I finally bought some spackle and sealed the holes in my apartment myself. Last year, I tried to get a phone but got no connection. I finally called for a repairman. He came and found that the wires were dead. He went into the basement but returned and told me that the rats were too big. I still don’t have a phone.

The next day after the meeting, I started to go around taking pictures. First, I took pictures of the floor in the Service Connector’s office. The water runs down the wall into the bottom of the sink cabinet and on to the floor. Hill said Mondays are the worst because the water runs onto the floor all weekend and is completely covered after the weekend.

Next, I took pictures of black mold all along the top of Rosalyn Dorman’s window. She has mold in her bathroom too. She informed me that I should go to 309 and look at the mold. I did.

That’s when Dorman told me she had been reporting this to management for over five years. She has also been supplying management with the medical records of her allergic reactions to it. I read in the property manager’s protectors that black mold, also known as Stachybotrys, is a serious problem and tenants can sue their landlord because of it.

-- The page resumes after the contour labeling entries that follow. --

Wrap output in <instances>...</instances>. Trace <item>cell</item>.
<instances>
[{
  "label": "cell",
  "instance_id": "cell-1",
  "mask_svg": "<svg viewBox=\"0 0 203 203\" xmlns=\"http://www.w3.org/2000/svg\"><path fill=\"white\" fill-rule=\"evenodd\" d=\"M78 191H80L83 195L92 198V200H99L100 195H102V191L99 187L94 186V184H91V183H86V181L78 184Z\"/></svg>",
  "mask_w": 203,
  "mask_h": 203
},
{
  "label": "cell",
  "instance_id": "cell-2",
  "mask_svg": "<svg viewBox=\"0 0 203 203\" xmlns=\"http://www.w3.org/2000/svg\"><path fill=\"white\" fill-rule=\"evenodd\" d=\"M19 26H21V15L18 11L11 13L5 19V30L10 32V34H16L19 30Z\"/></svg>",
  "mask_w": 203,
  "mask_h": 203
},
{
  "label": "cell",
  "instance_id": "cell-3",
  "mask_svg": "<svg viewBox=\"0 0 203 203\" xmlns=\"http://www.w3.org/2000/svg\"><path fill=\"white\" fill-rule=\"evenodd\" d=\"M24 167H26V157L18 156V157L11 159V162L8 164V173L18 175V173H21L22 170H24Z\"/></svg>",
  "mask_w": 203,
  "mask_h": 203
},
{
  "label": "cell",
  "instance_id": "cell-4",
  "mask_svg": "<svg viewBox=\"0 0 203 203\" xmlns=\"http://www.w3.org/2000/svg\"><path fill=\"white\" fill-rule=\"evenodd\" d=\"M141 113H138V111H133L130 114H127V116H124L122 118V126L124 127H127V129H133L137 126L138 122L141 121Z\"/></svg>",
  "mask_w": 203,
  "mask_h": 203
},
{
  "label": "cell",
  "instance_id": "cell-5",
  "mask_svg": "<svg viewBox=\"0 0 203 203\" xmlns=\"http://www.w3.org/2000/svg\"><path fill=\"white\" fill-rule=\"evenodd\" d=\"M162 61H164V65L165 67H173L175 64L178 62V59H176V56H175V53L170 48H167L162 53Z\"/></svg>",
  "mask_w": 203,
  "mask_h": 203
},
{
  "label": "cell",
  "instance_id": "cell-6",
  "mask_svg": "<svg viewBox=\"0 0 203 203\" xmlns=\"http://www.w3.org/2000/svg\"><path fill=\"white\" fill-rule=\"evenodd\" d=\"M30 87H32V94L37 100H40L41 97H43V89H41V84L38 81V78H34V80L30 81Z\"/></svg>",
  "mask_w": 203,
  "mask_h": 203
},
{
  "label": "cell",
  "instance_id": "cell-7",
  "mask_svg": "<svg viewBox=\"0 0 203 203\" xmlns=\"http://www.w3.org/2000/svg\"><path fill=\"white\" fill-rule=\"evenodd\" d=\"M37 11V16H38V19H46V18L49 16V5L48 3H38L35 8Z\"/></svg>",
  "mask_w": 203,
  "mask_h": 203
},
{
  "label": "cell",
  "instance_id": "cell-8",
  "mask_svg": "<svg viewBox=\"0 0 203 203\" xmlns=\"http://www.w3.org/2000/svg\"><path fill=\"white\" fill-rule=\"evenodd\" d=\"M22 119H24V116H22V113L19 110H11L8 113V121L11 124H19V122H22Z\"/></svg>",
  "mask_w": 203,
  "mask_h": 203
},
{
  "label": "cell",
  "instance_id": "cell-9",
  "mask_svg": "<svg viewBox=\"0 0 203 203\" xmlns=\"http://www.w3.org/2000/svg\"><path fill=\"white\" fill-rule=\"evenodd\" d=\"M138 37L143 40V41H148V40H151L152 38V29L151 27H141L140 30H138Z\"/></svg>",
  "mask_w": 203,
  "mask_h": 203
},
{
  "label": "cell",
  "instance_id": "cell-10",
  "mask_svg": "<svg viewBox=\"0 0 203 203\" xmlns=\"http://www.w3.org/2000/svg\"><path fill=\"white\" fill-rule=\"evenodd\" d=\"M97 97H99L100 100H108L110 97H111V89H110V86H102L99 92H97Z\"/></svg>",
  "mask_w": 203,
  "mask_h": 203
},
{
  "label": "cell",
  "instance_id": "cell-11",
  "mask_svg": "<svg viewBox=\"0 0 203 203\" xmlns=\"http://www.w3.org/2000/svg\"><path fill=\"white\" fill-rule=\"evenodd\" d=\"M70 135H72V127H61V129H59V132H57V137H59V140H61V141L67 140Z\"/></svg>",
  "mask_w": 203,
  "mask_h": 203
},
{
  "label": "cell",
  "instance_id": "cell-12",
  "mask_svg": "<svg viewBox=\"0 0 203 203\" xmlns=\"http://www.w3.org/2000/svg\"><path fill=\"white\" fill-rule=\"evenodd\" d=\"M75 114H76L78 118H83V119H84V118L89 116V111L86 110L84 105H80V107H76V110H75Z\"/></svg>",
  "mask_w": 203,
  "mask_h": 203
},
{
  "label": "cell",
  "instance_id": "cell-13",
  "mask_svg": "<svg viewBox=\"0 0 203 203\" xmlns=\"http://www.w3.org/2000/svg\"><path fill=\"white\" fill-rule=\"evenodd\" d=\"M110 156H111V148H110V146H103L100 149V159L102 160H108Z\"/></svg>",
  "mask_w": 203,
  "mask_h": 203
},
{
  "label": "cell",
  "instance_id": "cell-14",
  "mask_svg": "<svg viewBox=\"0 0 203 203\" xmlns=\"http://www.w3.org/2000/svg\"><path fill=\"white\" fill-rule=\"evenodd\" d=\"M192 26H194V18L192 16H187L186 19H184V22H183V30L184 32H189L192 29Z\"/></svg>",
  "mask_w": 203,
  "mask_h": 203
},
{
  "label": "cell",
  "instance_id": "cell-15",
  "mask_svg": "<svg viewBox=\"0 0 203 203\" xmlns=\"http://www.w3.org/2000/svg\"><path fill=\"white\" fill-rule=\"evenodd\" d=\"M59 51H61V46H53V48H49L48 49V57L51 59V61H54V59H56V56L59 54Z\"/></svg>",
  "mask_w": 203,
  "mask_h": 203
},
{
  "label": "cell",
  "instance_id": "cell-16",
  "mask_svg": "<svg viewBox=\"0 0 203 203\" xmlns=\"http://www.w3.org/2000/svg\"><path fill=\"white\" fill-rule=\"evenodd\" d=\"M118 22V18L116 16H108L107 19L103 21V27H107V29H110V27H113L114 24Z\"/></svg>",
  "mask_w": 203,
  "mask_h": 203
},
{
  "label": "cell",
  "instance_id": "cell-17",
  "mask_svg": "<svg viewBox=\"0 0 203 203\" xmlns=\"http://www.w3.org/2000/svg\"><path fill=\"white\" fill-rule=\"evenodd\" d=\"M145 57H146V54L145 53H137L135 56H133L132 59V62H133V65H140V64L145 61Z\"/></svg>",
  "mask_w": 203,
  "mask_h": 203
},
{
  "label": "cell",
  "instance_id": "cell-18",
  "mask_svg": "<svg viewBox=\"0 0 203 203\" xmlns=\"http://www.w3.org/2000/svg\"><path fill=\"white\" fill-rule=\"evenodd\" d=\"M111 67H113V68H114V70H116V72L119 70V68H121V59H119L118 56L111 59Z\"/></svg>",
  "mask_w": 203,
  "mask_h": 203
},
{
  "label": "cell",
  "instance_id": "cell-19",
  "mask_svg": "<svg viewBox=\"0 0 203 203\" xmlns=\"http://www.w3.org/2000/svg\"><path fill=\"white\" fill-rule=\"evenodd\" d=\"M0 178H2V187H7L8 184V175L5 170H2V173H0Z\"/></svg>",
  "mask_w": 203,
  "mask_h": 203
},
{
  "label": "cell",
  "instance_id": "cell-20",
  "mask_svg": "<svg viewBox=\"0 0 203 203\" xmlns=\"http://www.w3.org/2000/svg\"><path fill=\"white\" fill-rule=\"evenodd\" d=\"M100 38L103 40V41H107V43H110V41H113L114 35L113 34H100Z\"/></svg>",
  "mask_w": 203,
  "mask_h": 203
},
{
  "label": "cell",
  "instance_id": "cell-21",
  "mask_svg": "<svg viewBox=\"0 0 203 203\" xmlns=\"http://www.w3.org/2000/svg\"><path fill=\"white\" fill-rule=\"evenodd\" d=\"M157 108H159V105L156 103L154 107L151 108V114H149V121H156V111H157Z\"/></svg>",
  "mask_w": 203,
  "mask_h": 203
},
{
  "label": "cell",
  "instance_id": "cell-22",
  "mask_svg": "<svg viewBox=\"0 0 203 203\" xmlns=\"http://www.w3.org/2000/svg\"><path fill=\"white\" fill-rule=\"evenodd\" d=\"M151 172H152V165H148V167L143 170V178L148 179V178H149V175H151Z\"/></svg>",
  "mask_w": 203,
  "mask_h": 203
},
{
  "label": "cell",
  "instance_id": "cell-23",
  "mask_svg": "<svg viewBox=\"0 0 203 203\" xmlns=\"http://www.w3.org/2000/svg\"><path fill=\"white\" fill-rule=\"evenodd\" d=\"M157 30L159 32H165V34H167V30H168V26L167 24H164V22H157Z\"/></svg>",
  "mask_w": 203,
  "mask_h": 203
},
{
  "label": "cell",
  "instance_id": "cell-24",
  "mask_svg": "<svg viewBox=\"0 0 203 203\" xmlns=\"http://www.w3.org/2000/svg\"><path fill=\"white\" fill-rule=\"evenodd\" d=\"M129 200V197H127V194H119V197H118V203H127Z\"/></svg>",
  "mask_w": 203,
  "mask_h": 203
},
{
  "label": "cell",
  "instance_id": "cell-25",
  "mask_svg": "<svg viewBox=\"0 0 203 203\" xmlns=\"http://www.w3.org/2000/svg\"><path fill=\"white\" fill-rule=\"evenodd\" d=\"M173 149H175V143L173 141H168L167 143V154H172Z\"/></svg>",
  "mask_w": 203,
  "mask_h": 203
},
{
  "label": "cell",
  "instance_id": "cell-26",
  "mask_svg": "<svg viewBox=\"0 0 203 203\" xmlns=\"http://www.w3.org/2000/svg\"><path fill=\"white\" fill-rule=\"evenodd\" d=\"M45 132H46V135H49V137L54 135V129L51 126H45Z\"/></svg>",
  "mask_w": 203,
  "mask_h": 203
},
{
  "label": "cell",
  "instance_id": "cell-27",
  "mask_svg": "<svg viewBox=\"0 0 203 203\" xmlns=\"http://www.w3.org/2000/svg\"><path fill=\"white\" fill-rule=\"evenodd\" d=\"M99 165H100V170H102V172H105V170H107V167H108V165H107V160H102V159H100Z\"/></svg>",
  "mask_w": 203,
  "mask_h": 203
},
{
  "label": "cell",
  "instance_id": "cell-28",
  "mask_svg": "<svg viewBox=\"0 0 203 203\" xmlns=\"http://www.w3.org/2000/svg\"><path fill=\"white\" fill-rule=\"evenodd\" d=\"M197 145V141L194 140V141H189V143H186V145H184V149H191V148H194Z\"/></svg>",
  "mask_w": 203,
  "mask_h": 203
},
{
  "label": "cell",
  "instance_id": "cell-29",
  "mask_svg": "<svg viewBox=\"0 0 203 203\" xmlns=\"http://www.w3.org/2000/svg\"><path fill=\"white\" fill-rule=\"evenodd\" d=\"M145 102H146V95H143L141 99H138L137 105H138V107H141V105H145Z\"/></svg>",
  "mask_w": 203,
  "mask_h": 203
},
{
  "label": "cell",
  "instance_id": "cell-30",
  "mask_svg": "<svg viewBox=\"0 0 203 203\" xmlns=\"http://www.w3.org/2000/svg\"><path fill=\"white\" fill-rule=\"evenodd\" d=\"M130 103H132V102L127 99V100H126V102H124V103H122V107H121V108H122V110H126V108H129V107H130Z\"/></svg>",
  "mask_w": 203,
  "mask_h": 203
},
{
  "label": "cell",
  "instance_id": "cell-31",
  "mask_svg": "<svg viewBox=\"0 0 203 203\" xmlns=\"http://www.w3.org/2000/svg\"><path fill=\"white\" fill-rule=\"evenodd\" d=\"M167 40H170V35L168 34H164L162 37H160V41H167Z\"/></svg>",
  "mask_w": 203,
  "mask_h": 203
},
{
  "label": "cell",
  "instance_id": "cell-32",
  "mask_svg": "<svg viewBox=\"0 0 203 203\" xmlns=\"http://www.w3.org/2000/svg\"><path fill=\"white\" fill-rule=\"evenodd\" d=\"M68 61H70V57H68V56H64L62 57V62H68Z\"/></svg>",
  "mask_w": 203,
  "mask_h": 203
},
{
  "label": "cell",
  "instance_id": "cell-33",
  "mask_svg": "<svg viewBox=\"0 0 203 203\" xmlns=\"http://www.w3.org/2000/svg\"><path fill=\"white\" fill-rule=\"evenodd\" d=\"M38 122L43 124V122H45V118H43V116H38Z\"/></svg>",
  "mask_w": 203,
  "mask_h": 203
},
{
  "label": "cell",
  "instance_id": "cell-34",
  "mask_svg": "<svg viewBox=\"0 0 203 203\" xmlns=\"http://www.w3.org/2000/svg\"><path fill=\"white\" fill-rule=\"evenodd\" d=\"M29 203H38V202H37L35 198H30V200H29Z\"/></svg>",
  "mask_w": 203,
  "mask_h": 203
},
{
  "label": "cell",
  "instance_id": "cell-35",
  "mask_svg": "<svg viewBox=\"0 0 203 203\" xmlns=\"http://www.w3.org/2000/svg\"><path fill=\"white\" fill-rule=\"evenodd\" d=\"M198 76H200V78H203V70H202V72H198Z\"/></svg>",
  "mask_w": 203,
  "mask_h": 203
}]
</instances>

It can cause bronchitis and sinusitis. It aggravates other allergies and causes asthmatic conditions. It also increases their risk of osteopenia and tuberculosis.

Worst of all, a 13 year old is in Mt. Sinai because of the bad conditions I wrote about in the last issue. Children are not allowed to play on the galleries just outside their apartments and the playground is dangerous. Now the children have been pushed into playing in the street. This 13-year-old girl was hit by a car July 6 on Fairfield Street, the side street between Ogden Courts and Schwaab Rehabilitation Center.

Both of her legs are broken, and her liver and kidney were crushed. But she’s alive. Her mother told me she was going to have to have steel rods put into both legs in order for them to heal correctly.

I was in her apartment to take pictures of the bullet hole in her window. The bullet went through the refrigerator door and lodged in the back.

Her walls have the paint bubbling off the wall and her bathroom ceiling looks almost as bad as mine did. And she has mold too. The management fixed a broken window in her apartment but not the one with the bullet hole in it. They said they didn’t have the larger size and would get back to her but never did.

This reminds me of the tales my grandmother used to tell me about the slave days. We lived in row houses and the master could come in any time and do anything he wanted.

As a race, we fight each other cause we’re all that’s there.